La falsification et la contrefaçon de documents officiels prennent de l’ampleur avec des conséquences inestimables pour les citoyens et pour l’Etat. Pour lutter contre ce phénomène et rassurer les populations quant à l’authenticité des documents judiciaires, le ministère a procédé, avec l’appui du gouvernement, à la sécurisation des documents judiciaires, notamment les certificats de nationalité ivoirienne et les autres certificats (célibat, coutume, capacité à mariage, etc.), les entêtes de grosses des jugements, les entêtes d’expédition, les ordonnances, les bulletins de casiers judiciaires, les entêtes des actes d’individualité.

 

 

L’identification des personnes vivant en Côte d’Ivoire

 

Des mesures dérogatoires prises pour faciliter les enregistrements de naissances et de décès survenus entre le 30 novembre 2010 et le 31 juillet 2011, des opérations d’audiences foraines sont organisées régulièrement à travers le pays ainsi que la formation des acteurs de l’état-civil. Près de 30 000 enfants en classes d’examen ont pu bénéficier gratuitement de jugements supplétifs grâce aux actions du ministère de la Justice en partenariat avec le Haut-commissariat des Nations Unies aux réfugiés (UNHCR).

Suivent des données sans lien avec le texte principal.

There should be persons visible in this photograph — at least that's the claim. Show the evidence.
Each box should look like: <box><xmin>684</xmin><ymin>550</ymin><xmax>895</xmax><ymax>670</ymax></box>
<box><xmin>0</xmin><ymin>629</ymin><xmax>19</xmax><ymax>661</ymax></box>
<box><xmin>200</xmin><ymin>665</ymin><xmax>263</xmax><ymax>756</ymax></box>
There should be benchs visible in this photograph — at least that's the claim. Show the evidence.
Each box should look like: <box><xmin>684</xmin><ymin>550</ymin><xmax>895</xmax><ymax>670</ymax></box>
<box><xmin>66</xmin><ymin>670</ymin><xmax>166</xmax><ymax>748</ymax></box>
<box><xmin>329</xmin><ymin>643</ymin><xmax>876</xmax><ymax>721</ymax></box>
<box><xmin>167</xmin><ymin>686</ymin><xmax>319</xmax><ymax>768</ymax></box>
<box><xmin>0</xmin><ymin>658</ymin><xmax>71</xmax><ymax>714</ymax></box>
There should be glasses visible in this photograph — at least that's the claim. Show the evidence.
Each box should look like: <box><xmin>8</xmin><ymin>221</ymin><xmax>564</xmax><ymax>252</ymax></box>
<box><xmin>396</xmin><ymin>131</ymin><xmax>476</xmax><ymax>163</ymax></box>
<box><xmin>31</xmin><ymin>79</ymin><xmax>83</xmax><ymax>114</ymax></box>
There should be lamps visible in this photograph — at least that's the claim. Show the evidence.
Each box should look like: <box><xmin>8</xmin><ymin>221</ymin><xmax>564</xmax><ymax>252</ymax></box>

Par ailleurs, le gouvernement, à travers le ministère de la Justice, a résolu la question du traitement différencié des hommes et des femmes de nationalité étrangère à l’occasion du mariage avec un conjoint ivoirien. A ce titre, toute union avec un ivoirien confère la nationalité ivoirienne au conjoint.

Dans le même esprit, la frange de la population ivoirienne, constituée des immigrés de la période coloniale et de leurs enfants nés sur le sol ivoirien qui, bien qu’ayant entièrement intégré le tissu social et se considérant, par conséquent, comme des Ivoiriens, reste juridiquement des non nationaux, sans avoir pour autant une autre nationalité. Ces derniers qui étaient exposés à l’apatridie ont vu leur situation réglée en 2013, avec la Loi n°2013-653 du 13 septembre 2013 portant dispositions particulières en matière d’acquisition de la nationalité.